Disney’s stock performance history
Disney stock performed relatively well in the second half of 2021, reaching a peak in September. It has since seen a decline of about 35%, partly because of the Q4 FY 2021 earnings release in November. Another mini rally by the stock happened in January and February this year, but the gains vanished shortly after. The company is down 22% this year.
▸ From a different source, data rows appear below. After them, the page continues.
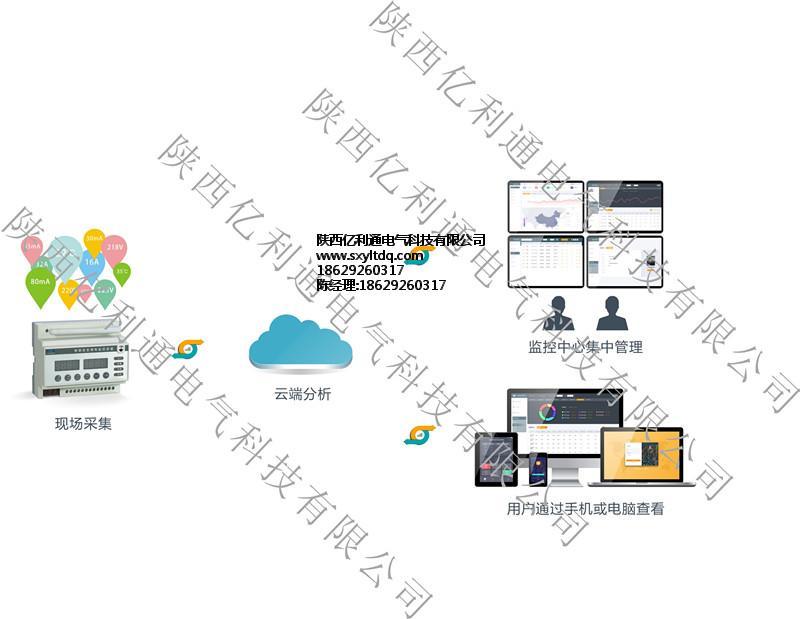 电气安全在线监测装置陕西亿利通电气
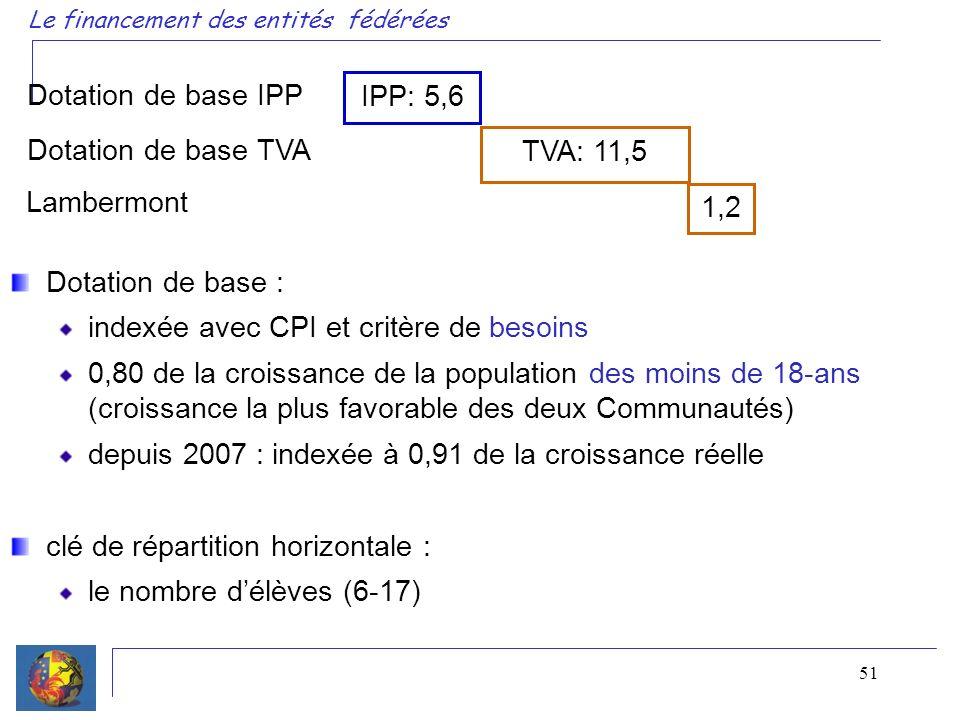 51 Le financement des entités fédérées Dotation de base : indexée avec CPI et critère de besoins 0,80 de la croissance de la population des moins de 18-ans (croissance la plus favorable des deux Communautés) depuis 2007 : indexée à 0,91 de la croissance réelle clé de répartition horizontale : le nombre délèves (6-17) Dotation de base IPP IPP: 5,6 TVA: 11,5 Dotation de base TVA 1,2 Lambermont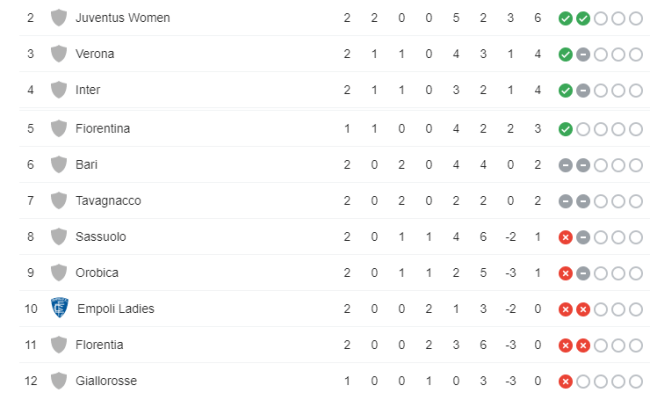 Classifica Serie A Femminile Milan Primo A Punteggio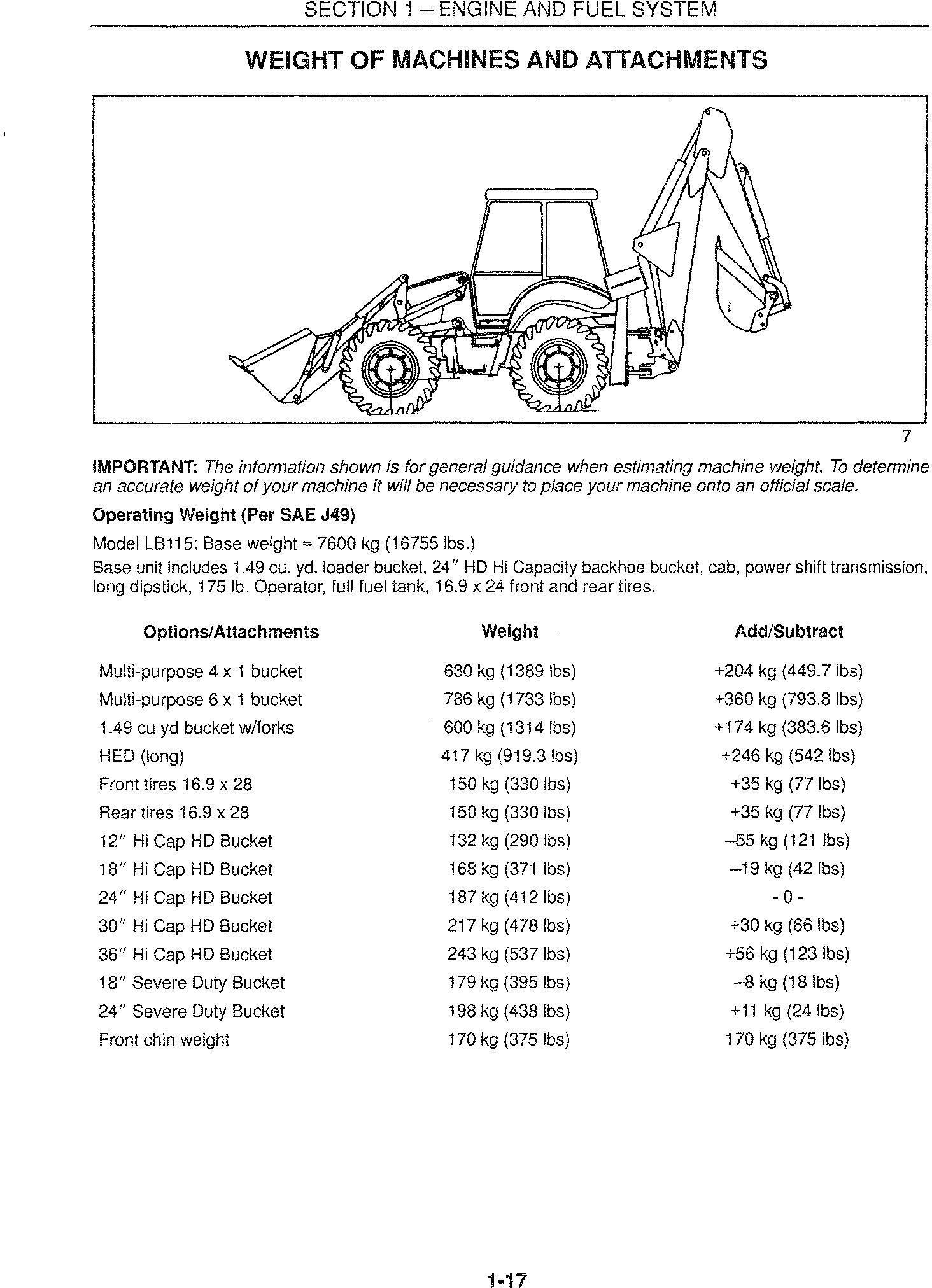 New Holland LB115 Backhoe Loader Service Manual - 1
Wall Street’s analysts attribute the stock decline to:
- Macroeconomic factors affecting most global equities,
- The company’s big spending on streaming services against investors’ general consensus to prioritize cash flows amid rising interest rates,
- Disney’s decision to sacrifice its lucrative licensing revenues as it moves back content from third parties to its in-house streaming business,
- The company’s PR crisis, which was raised by Florida’s controversial Parental Rights in Education legislation.
Disney stock price today
As of August 12, The Walt Disney Company (DIS) was traded 121.57$ per share at market close.
Is Disney a good stock to buy?
The Disney stock still looks like a good buy. While the company continues to raise its investment in the streaming service despite making continuous losses. Disney has a much larger value chain, given its theatrical business, theme parks, merchandise, and licensing operations, unlike its streaming competitors, who mostly monetize content investment solely via monthly subscription fees.
The company’s park and hotel division seem to perform stronger than pre-pandemic levels, after soaring 40% in Q3 versus the same period in the pre-pandemic era. This is an indication to its investors that it is capable of generating sizable cash flows for the company and offsetting the large investments being made into streaming services.